Mary says, (Luk 1:48) “For he hath regarded the low estate of his handmaiden: for, behold, from henceforth all generations shall call me blessed.”

Later on in Jesus’ ministry, that prophecy comes true when a woman in the crowd who has witnessed one of Jesus’ miracles says, (Luk 11:27) “And it came to pass, as he spake these things, a certain woman of the company lifted up her voice, and said unto him, Blessed [is] the womb that bare thee, and the paps which thou hast sucked.”

Jesus responds, not by denying that Mary is blessed, but says in comparative terms those are greater blessed that hear and obey.

Luk 11:28 “But he said, Yea rather, blessed [are] they that hear the word of God, and keep it.”

Jesus uses the same comparative formula concerning the righteousness of the Pharisees and the person of John the Baptist. He does not deny that the Pharisees are righteous, He says that kingdom righteousness exceeds that. He does not deny that John the Baptist is considered great, He says that those of the kingdom are greater.

Mat 5:20 For I say unto you, That except your righteousness shall exceed [the righteousness] of the scribes and Pharisees, ye shall in no case enter into the kingdom of heaven.

Mat 11:11 Verily I say unto you, Among them that are born of women there hath not risen a greater than John the Baptist: notwithstanding he that is least in the kingdom of heaven is greater than he.

“(4 and 5) start with a correct statement that angelic life of the heavenly dwellers such as Mary and the saints differs radically from our life on earth. From that it doesn’t follow that all saints in heaven are the same and lack individuality, or are incapable of interceding for us.

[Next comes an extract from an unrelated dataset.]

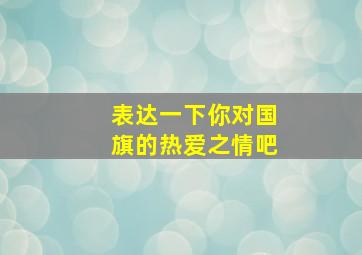 表达一下你对国旗的热爱之情吧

The proper conclusion is the opposite: that since the scripture shows angels interceding and having diverse roles, the saints who are like angels have different roles and intercede also.”

Ephesians 3:14-15, “For this cause I bow my knees unto the Father of our Lord Jesus Christ,Of whom the whole family in heaven and earth is named”

There is only one family of believers and only one parent, God the Father; all others are His children. There is no scriptural warrant for any one other than Jesus or the Holy Spirit interceding in heaven with the Father for mankind, in fact the only person mentioned in the bible whose ministry is helping us to pray is the Holy Spirit.